The problem: Find every line in the items below that contains the string "leaf", and copy each of those lines. Treat uppercase and lowercase as different.

Records for the task:
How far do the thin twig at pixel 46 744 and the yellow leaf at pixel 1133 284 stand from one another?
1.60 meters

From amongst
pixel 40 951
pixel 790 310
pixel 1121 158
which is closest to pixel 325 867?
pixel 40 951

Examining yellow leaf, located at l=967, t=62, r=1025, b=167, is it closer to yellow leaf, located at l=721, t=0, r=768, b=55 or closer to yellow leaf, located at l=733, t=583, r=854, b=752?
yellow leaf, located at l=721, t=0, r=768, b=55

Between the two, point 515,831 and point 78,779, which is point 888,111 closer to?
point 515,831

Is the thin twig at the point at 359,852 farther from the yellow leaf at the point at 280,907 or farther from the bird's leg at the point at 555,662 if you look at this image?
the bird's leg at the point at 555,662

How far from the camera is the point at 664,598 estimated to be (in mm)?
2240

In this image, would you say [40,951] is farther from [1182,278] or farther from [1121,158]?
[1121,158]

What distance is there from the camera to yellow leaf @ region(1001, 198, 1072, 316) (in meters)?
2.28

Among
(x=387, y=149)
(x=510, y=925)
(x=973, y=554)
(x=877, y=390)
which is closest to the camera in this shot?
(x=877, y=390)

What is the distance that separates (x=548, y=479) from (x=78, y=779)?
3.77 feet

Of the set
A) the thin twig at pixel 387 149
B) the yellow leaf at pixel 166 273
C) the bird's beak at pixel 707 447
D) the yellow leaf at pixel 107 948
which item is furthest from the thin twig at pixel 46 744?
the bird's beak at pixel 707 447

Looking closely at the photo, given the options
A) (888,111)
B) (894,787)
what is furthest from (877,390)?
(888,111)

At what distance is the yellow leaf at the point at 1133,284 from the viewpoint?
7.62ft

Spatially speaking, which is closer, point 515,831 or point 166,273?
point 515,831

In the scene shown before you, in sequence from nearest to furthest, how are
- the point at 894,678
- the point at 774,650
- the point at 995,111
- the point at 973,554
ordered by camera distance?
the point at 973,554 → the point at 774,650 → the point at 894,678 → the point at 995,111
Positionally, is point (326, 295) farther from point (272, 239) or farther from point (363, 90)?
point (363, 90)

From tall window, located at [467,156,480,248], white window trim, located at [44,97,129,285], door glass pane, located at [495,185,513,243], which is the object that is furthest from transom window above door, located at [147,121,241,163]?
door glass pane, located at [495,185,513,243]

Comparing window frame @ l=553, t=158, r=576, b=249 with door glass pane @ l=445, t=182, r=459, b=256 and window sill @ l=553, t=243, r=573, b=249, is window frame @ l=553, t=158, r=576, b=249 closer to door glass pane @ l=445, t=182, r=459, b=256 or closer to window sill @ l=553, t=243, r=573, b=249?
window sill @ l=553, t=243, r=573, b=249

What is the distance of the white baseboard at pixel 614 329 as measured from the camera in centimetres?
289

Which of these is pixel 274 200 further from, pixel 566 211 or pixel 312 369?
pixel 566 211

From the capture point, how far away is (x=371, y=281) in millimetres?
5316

...

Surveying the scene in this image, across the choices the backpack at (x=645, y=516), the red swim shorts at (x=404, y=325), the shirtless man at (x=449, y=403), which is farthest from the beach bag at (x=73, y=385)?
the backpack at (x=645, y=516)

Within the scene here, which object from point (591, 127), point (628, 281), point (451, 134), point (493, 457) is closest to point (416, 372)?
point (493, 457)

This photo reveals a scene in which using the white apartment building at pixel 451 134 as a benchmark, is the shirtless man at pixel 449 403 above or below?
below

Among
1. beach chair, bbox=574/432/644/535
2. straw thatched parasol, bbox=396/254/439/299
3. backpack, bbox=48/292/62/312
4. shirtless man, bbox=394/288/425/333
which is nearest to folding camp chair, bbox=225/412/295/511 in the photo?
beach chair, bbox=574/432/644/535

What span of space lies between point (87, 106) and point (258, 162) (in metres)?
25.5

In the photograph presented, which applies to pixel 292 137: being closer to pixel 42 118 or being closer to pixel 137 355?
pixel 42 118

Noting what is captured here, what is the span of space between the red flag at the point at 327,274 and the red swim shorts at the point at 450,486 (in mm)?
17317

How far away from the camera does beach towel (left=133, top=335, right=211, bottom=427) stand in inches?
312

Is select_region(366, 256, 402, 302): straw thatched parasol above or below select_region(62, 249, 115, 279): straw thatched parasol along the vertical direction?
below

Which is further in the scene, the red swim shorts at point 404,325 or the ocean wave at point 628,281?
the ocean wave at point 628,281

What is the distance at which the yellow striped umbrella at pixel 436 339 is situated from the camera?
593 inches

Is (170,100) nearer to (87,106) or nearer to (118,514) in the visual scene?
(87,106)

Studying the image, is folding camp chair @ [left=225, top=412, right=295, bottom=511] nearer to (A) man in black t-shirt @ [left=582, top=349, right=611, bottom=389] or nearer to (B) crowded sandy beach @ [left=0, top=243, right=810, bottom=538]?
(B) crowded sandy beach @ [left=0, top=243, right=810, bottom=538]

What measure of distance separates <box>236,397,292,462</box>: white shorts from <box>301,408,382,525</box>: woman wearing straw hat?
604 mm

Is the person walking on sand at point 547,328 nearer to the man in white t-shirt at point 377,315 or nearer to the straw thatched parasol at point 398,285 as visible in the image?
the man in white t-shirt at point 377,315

Result:
How far do the thin twig at pixel 46 744 and the yellow leaf at pixel 1133 284 stand from one another?
Examining yellow leaf, located at l=967, t=62, r=1025, b=167, is it closer to yellow leaf, located at l=721, t=0, r=768, b=55 or closer to yellow leaf, located at l=733, t=583, r=854, b=752?
yellow leaf, located at l=721, t=0, r=768, b=55
Is the thin twig at the point at 359,852 farther from the yellow leaf at the point at 280,907 or farther from the bird's leg at the point at 555,662 if you look at this image?
What distance is there from the camera to yellow leaf @ region(1001, 198, 1072, 316) (in meters)?
B) the yellow leaf at pixel 166 273
D) the yellow leaf at pixel 107 948
At what distance is the yellow leaf at the point at 1133,284 from the viewpoint?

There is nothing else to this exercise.